Writing To Remember

By Kristen Hartman | June 10, 2020

I’m a word person, but I’ve never been a good journal-er. It feels so formal and final to write with a pen in a journal. It leaves no room for me to mull and play with words and re-write, which is more my preferred style. In fact, the only times I’ve journaled daily have been on trips — six weeks backpacking in Europe when I was 20 and ten days in Israel when I was 33. I knew then — in those new places with days packed full of new experiences, new sights, new aha moments of history coming alive — that I needed a detailed written record because as unbelievably memorable as everything was . . . it was too much. My memory wasn’t good enough to hold it all. And so I wrote.

When the safer-at-home orders came out in March, a friend at church asked me to keep a daily journal chronicling this season. I assumed we were talking about a few weeks, so I said yes. More than 80 days in, you might think I regret that yes, but I don’t! Some days I bemoan that I simply have no words left and my life looks remarkably the same every single day, but I keep at it. Why? Because in between the what ifs and the new bird sightings are names of neighbors I’ve met and lessons learned and conversations that I might have forgotten about if I hadn’t written them down. Each day as I reflect, I’m amazed at what surfaces to write about.

God’s fingerprints of faithfulness are all over my journal. And His fingerprints are all over my days too, but I might not have seen them if I hadn’t been looking. And I wouldn’t have been looking if I didn’t need something to write in my journal. The discipline of writing every day has turned into an adventure of seeing God at work.

* Exercise tasks:
a) Copy the journaling essay word for word, from "By Kristen Hartman" up to and including "so I wrote.".
b) Continue the essay on keeping a daily journal from its last sentence, in the same voice.

* Material shown:
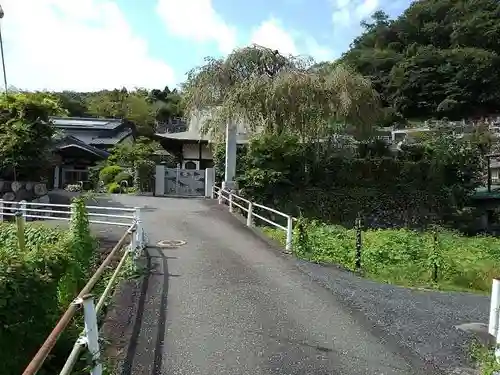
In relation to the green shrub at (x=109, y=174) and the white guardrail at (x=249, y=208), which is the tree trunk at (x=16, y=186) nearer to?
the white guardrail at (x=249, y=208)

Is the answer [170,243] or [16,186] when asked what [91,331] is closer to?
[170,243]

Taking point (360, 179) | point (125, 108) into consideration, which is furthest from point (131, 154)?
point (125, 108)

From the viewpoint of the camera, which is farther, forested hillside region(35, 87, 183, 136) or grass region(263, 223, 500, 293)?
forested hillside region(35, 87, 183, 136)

* * *

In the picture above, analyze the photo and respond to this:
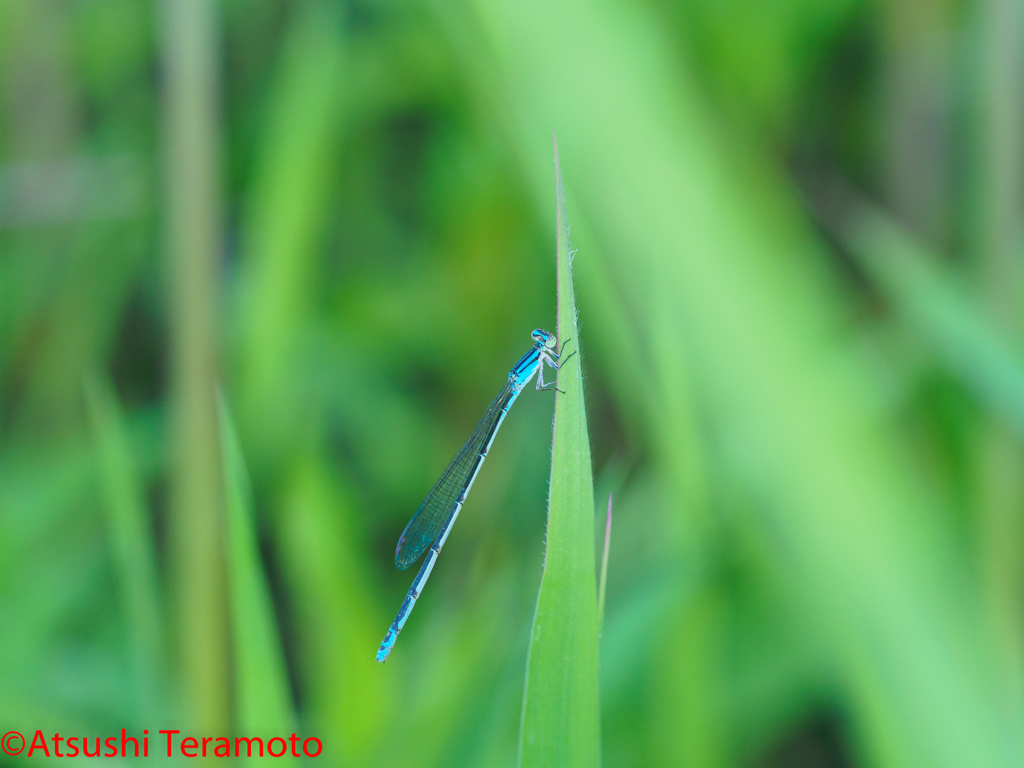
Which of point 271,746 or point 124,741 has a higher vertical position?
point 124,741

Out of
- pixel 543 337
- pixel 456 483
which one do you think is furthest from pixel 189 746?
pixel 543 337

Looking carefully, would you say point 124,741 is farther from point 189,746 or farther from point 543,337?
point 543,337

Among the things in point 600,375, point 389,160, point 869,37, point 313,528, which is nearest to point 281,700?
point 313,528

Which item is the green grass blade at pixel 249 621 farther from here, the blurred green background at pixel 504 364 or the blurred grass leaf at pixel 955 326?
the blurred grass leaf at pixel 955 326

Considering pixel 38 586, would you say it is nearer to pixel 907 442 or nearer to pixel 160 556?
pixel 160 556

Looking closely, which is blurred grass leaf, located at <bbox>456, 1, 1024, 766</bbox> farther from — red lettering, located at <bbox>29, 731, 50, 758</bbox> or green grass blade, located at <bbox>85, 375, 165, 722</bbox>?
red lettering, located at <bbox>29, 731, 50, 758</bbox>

---

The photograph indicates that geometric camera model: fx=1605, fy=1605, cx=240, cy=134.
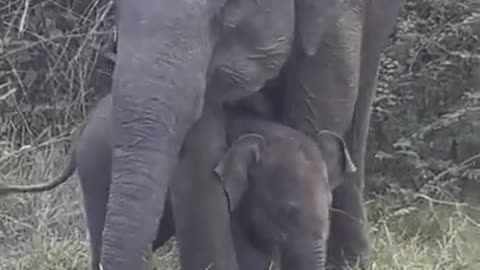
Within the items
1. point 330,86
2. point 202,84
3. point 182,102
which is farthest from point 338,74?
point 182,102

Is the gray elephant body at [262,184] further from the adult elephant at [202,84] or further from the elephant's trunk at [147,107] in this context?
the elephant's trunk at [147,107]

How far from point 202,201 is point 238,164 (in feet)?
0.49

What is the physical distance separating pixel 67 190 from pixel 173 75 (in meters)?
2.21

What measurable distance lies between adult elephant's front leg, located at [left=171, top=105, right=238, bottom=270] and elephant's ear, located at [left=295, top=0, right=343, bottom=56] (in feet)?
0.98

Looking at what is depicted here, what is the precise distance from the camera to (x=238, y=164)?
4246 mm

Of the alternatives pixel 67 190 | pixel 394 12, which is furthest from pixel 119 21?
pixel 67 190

* Answers to this exercise:
a)
By Kristen Hartman | June 10, 2020

I’m a word person, but I’ve never been a good journal-er. It feels so formal and final to write with a pen in a journal. It leaves no room for me to mull and play with words and re-write, which is more my preferred style. In fact, the only times I’ve journaled daily have been on trips — six weeks backpacking in Europe when I was 20 and ten days in Israel when I was 33. I knew then — in those new places with days packed full of new experiences, new sights, new aha moments of history coming alive — that I needed a detailed written record because as unbelievably memorable as everything was . . . it was too much. My memory wasn’t good enough to hold it all. And so I wrote.

b)
I see the irony of journaling only when I travel to now journaling daily when I’m only home: my world is as small as it’s ever been, or at least my daily footprint in the world is. And yet, I know now — in this familiar place with days packed full of new experiences (staying put, doing life together at a distance), new sights (seeing inside friends’ homes over Zoom), new aha moments of history being lived (tracking the numbers and stories of the pandemic, wondering if these protests will bring lasting change) — that I need a daily written record because as unbelievably memorable as everything is . . . it is too much. My memory isn’t good enough to hold it all. And so I write.

As I keep journaling through this seemingless endless season I’m grateful for the growing record of God’s activity. Maybe you might want to pick up a pen or a keyboard and start writing, too.